Freight Rates on this trade continued to climb, the spot market has once again reacted to the recent growing political tensions, increasing by 32% between 22 March and 17 April to reach USD 2 849 per FEU.

Also, global freight encounters disruptions as container carriers reroute away from the Suez Canal, resulting in extended lead times and potential port congestion. Freight rates surge, with Asia-N. Europe rates are up 173%, Asia-Mediterranean prices doubling, and carriers implementing surcharges ranging from $500 to $2,700 per container. Operational challenges include adjusting schedules, adding vessels, and addressing potential congestion and shortages. Carriers, better equipped than during the pandemic, strive to manage diversions and maintain container traffic flow.
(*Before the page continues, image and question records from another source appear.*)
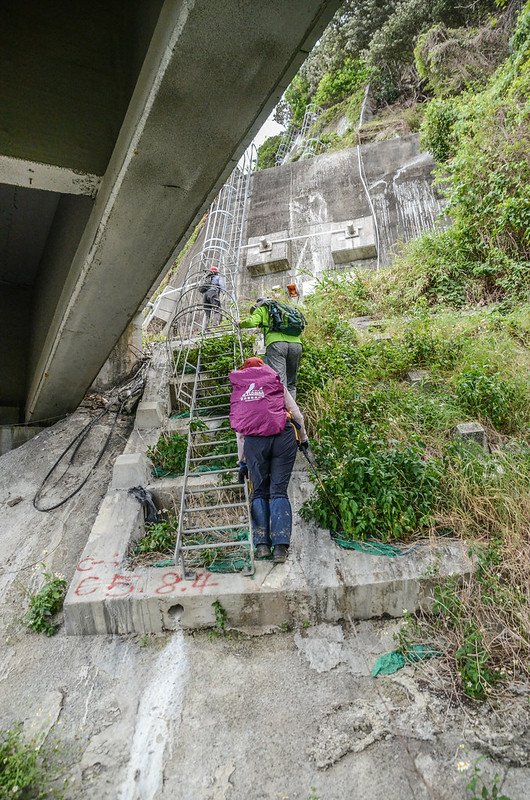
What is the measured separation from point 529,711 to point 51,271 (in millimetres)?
6305

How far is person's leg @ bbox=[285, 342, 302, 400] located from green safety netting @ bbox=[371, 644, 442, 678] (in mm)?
3089

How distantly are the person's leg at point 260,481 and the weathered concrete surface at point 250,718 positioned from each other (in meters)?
0.79

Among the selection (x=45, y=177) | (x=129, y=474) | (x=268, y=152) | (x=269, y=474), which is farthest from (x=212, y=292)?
(x=268, y=152)

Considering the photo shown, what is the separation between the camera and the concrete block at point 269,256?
13.0m

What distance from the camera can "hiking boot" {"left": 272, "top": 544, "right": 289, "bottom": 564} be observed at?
3543mm

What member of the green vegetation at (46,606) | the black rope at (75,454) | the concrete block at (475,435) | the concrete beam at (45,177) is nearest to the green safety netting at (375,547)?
the concrete block at (475,435)

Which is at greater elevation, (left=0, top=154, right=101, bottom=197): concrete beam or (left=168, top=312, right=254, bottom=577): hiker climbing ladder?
(left=0, top=154, right=101, bottom=197): concrete beam

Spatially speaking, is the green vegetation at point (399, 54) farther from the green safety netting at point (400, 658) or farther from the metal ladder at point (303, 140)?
the green safety netting at point (400, 658)

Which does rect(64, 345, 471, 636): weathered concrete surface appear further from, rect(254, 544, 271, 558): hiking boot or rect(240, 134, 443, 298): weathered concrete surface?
rect(240, 134, 443, 298): weathered concrete surface

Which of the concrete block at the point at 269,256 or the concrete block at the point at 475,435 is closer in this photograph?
the concrete block at the point at 475,435

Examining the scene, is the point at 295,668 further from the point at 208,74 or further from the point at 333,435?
the point at 208,74

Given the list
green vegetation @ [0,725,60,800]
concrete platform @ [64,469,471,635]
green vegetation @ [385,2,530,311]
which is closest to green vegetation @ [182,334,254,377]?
concrete platform @ [64,469,471,635]

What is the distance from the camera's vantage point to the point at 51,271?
550 cm

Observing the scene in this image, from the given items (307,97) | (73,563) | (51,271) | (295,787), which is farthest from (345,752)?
(307,97)
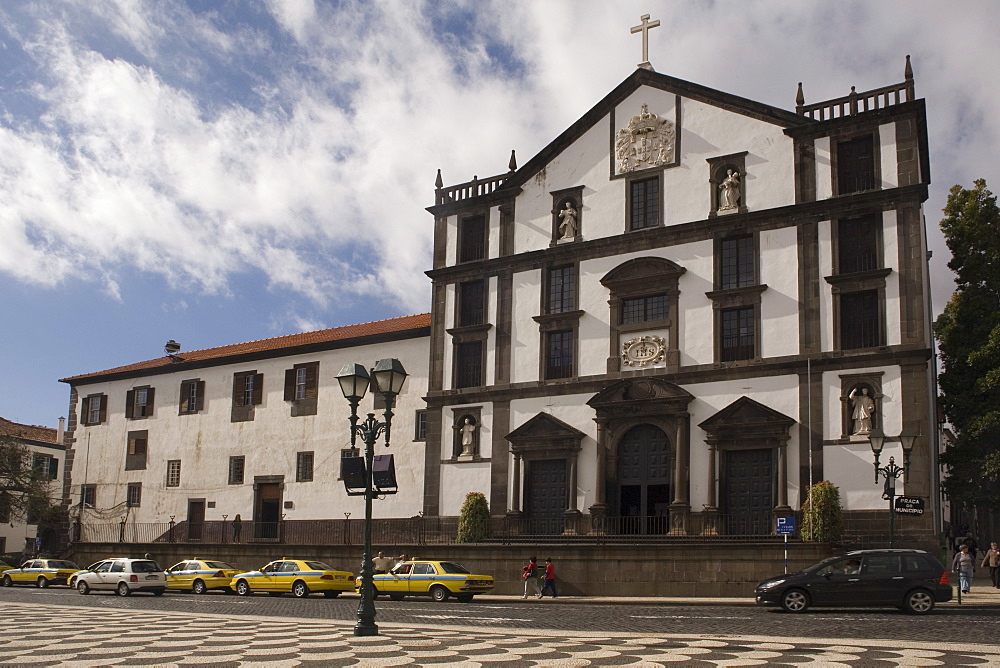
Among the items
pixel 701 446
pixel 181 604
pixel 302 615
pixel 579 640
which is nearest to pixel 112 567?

Full year 2024 outlook for ocean shipping

S&P Global: the disruptions the logistics world is currently facing will continue for the rest of the year, but the costs associated with shipping have not gone up as much as the spot rates did during the Red Sea attacks and the Panama Canal drought issues, leading to the recent pricing reversal. It’s continuing to see those rates drift down, and that may continue through the rest of the year.

Freightos: even though Asia to West Coast freight rates is lower than the East Coast rates because it’s a shorter route, they have spiked due to both geopolitics and climate change. The Suez diversions affect the whole network. The Panama Canal I think is recovering now, but it is well below its full capacity because of a drought. They depend on rain there to fill the locks in that canal so a lot of importers would prefer to bring their goods into Long Beach port where they’re not dependent on the Panama Canal.

Drewry reported assessment on 18 April 2024

  • The composite index decreased by 3% to $2,719 per 40ft container this week and has increased by 53% when compared with the same week last year.
  • The latest Drewry WCI composite index of $2,719 per 40ft container is 91% more than average 2019 (pre-pandemic) rates of $1,420.
  • The average composite index for the year-to-date is $3,295 per 40ft container, which is $586 higher than the 10-year average rate of $2,709 (which was inflated by the exceptional 2020-22 Covid period).
  • Freight rates from Shanghai to New York decreased 5% or $257 to $4,453 per 40ft container. Similarly, rates from Shanghai to Los Angeles dropped 4% or $147 to $3,487 per 40ft box. Likewise, rates on Shanghai to Rotterdam and Shanghai to Genoa declined 2% to $2,989 and $3,577 per feu respectively. Conversely, rates from Rotterdam to New York increased by 3% or $67 to $2,291 per 40ft container. Also rates from Los Angeles to Shanghai increased 2% or $15 to $708 per feu. While rates from Rotterdam to Shanghai and New York to Rotterdam remained stable. Drewry expects a minor decrease in spot rates in the coming week.